[SHORT EXERCISE] Copy out the lines of the data below exactly, from the line that contains "Which is furthest" through the last line of the data, with both of those lines included. Reproduce only those lines.

[Spatial question data]
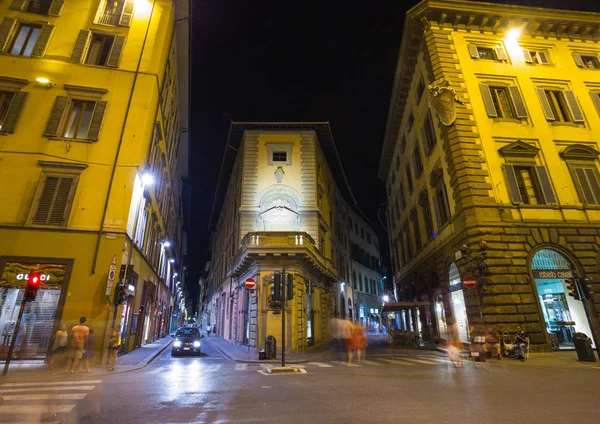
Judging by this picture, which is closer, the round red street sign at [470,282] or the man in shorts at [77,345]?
the man in shorts at [77,345]

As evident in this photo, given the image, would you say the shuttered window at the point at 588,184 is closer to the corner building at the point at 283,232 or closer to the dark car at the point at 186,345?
the corner building at the point at 283,232

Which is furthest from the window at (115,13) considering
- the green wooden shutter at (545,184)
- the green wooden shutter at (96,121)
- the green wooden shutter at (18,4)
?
the green wooden shutter at (545,184)

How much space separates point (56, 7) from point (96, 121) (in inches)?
329

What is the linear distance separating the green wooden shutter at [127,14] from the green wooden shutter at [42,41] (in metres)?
3.63

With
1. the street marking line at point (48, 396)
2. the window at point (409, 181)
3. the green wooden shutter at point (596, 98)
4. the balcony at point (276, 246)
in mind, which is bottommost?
the street marking line at point (48, 396)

[EXERCISE SOLUTION]
Which is furthest from the window at (115,13) considering
- the green wooden shutter at (545,184)
- the green wooden shutter at (96,121)
- the green wooden shutter at (18,4)
?
the green wooden shutter at (545,184)

How much space separates point (56, 7) from point (96, 121) (in inches)?
329

What is the linear distance separating the green wooden shutter at [127,14] from the green wooden shutter at [42,41] (in metres)?
3.63

With
1. the street marking line at point (48, 396)
2. the window at point (409, 181)
3. the green wooden shutter at point (596, 98)
4. the balcony at point (276, 246)
in mind, which is bottommost?
the street marking line at point (48, 396)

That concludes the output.